Beyond the Failures: Rethinking Foundation Models in Pathology
Pith reviewed 2026-05-18 03:55 UTC · model grok-4.3
The pith
Pathology requires foundation models designed explicitly for biological tissue rather than adapted from natural-image systems.
A machine-rendered reading of the paper's core claim, the machinery that carries it, and where it could break.
Core claim
The central claim is that the shortcomings of foundation models in pathology stem from deeper conceptual mismatches: dense embeddings cannot represent the combinatorial richness of tissue, current architectures inherit flaws in self-supervision, patch design, and noise-fragile pretraining, and biological complexity plus limited domain innovation keep the gap open.
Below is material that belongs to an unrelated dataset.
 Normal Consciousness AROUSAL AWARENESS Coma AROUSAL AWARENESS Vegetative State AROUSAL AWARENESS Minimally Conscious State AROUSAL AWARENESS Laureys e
Therefore pathology requires models explicitly designed for biological images rather than adaptations of large-scale natural-image methods whose assumptions do not hold for tissue.
What carries the argument
The conceptual mismatch between natural-image foundation model assumptions and the combinatorial structure of biological tissue images.
If this is right
- Continued adaptation of natural-image models will keep producing unstable or low-accuracy results on tissue analysis tasks.
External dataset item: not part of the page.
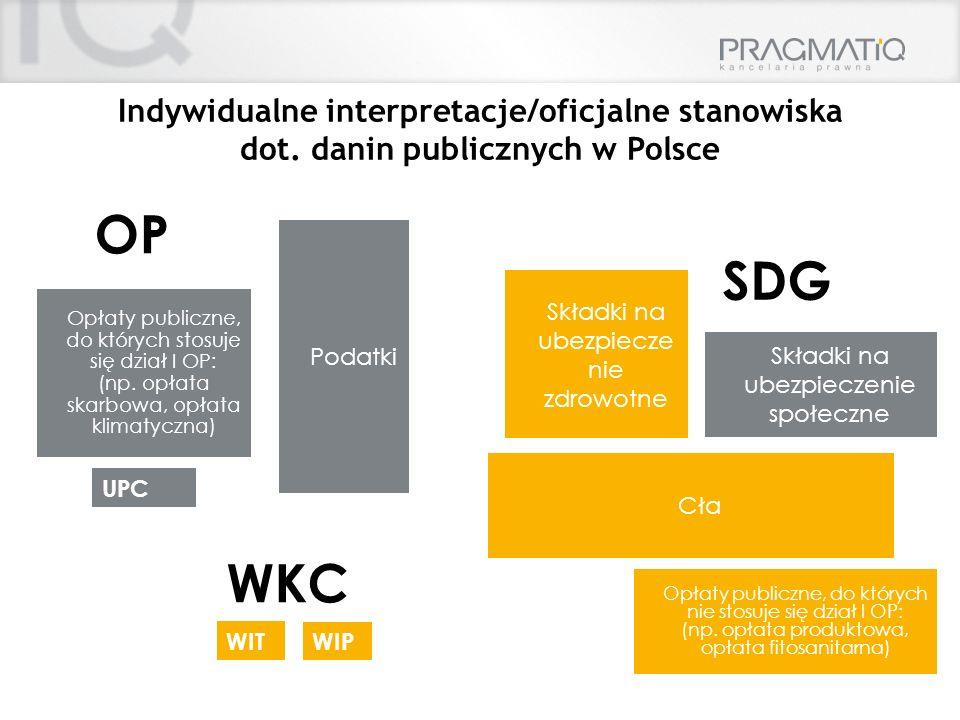 OP SDG WKC Indywidualne interpretacje/oficjalne stanowiska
- New architectures must address patch design, self-supervision, and noise sensitivity specifically for biological data.
- Dense embedding approaches will need replacement by representations that handle combinatorial tissue complexity.
- Domain innovation focused on pathology will be required before reliable clinical tools emerge.
Where Pith is reading between the lines
- The same mismatch logic may apply to other specialized imaging fields such as radiology or histopathology variants.
- Sparse or structured representations could replace dense embeddings to better match tissue combinatorics.
- Hybrid systems that incorporate explicit biological rules alongside learned features might accelerate progress.
Load-bearing premise
That the observed failures in pathology originate from fundamental design mismatches rather than insufficient scale or better optimization of existing natural-image models.
What would settle it
A controlled experiment in which a large natural-image foundation model, after extensive scaling and domain-specific tuning, matches or exceeds the accuracy and stability of custom biological models on standard pathology benchmarks.
Figures
read the original abstract
Despite their successes in vision and language, foundation models have stumbled in pathology, revealing low accuracy, instability, and heavy computational demands. These shortcomings stem not from tuning problems but from deeper conceptual mismatches: dense embeddings cannot represent the combinatorial richness of tissue, and current architectures inherit flaws in self-supervision, patch design, and noise-fragile pretraining. Biological complexity and limited domain innovation further widen the gap. The evidence is clear-pathology requires models explicitly designed for biological images rather than adaptations of large-scale natural-image methods whose assumptions do not hold for tissue.
Editorial analysis
A structured set of objections, weighed in public.
Referee Report
Summary. The manuscript is a position paper asserting that foundation models adapted from natural-image domains have failed in pathology due to conceptual mismatches rather than tuning deficiencies. Key issues cited include the inability of dense embeddings to capture tissue combinatorial complexity, inherited flaws in self-supervision, patch design, and noise-fragile pretraining, along with limited domain-specific innovation; the conclusion is that pathology requires models explicitly designed for biological images.
Significance. If the perspective is adopted, it could redirect research effort toward domain-native architectures in computational pathology, potentially yielding more stable and efficient models for tissue analysis. As an opinion piece without new experiments or derivations, its primary contribution would be to frame existing shortcomings in a way that motivates targeted innovation rather than incremental adaptation.
major comments (1)
- [Abstract] Abstract: the assertion that shortcomings 'stem not from tuning problems but from deeper conceptual mismatches' and that 'the evidence is clear' is load-bearing for the central claim yet is advanced without data, controlled comparisons, error analysis, or falsifiable tests, leaving the distinction between tuning and conceptual issues unevaluated.
minor comments (1)
- The manuscript would benefit from explicit section headings or a structured outline to separate the critique of current methods from the proposed rethinking, improving readability for readers unfamiliar with the position.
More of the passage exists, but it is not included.